Closed schinavro closed 2 years ago
I had the same issue trying to use the pretrained model. In my case it generated silence only.
Here are the exact steps I use to generate audio from the pretrained model:
git clone https://github.com/lmnt-com/diffwave
cd diffwave
pip install .
wget https://lmnt.com/assets/diffwave/diffwave-ljspeech-22kHz-1000578.pt
wget https://lmnt.com/assets/diffwave/22kHz/ljspeech/reference_0.wav
python -m diffwave.preprocess .
python -m diffwave.inference diffwave-ljspeech-22kHz-1000578.pt -s reference_0.wav.spec.npy -f
The result is placed in output.wav
and should sound reasonable. Can you give these steps a shot and see if it works for you?

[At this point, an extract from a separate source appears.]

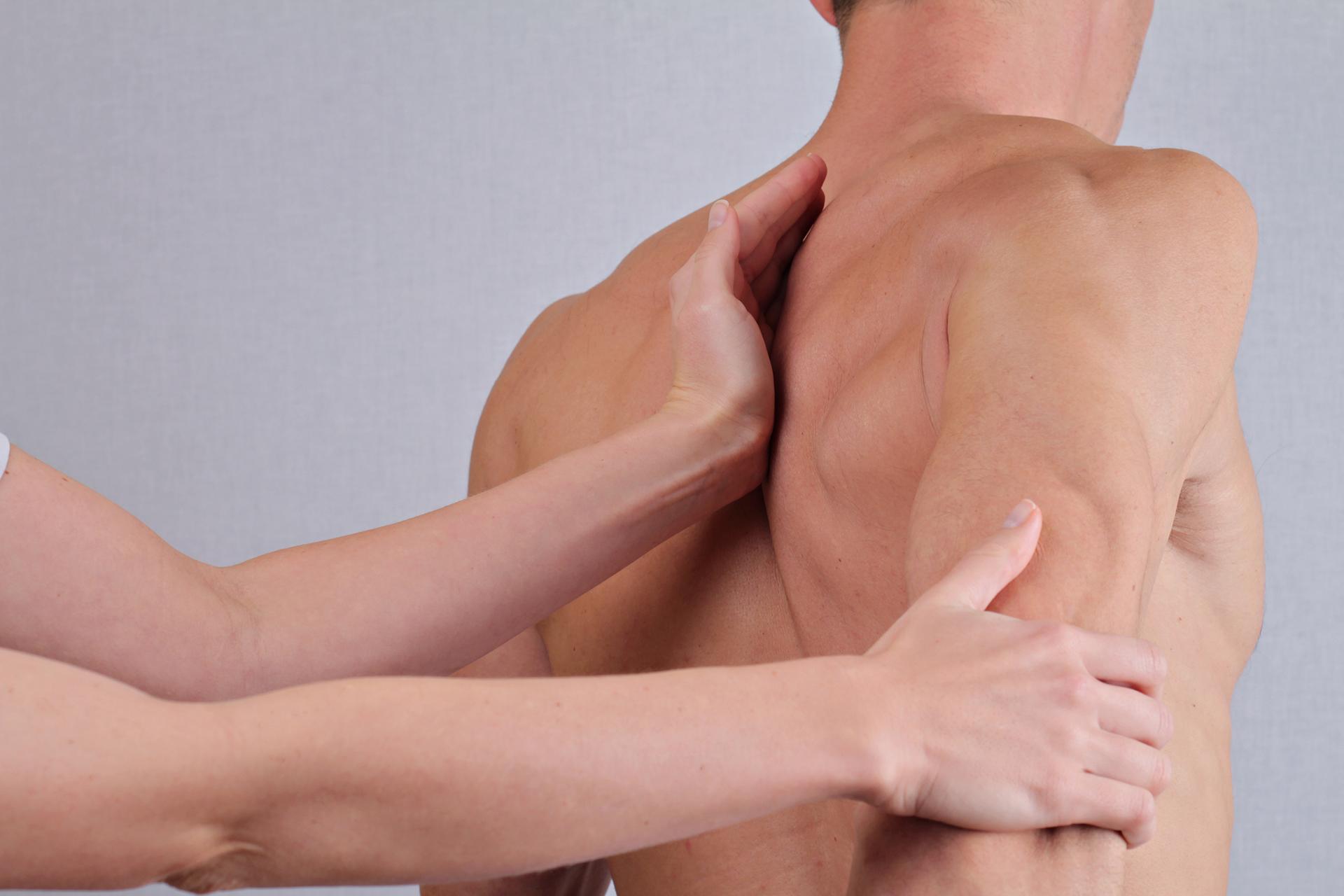Beating Back Pain With Your Chiropractor's Healing Hands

The most common cause for silence / unstable audio is incorrect input scaling. I've updated the preprocessing script to behave correctly with newer versions of torchaudio; maybe that was the issue you were running into.
Hi, I have trouble using pre-trained model and badly wants your help.
I wanted to check the performance of
Diffwave
with pretrained prameters.Since there was no demo for it, I've write my own script that importing pretrained model.
Purpose of the script is to compare the original audio and generated audio from pretrained vocoder.
First, I've generated Mel spectrogram from one of audio samples provieded in https://github.com/lmnt-com/diffwave#audio-samples.
Using the created spectrogram,
spec
, I've generate audio file which should give similar audio from above.However, the results was far from the original. It was unstable, and doesn't give similar results on the Demo.
Is there any problem on my code? or Is there way of properly using pre-trained parameters?
I would really appreciate if there is any example code that I can use pre-trained model properly.
Thanks.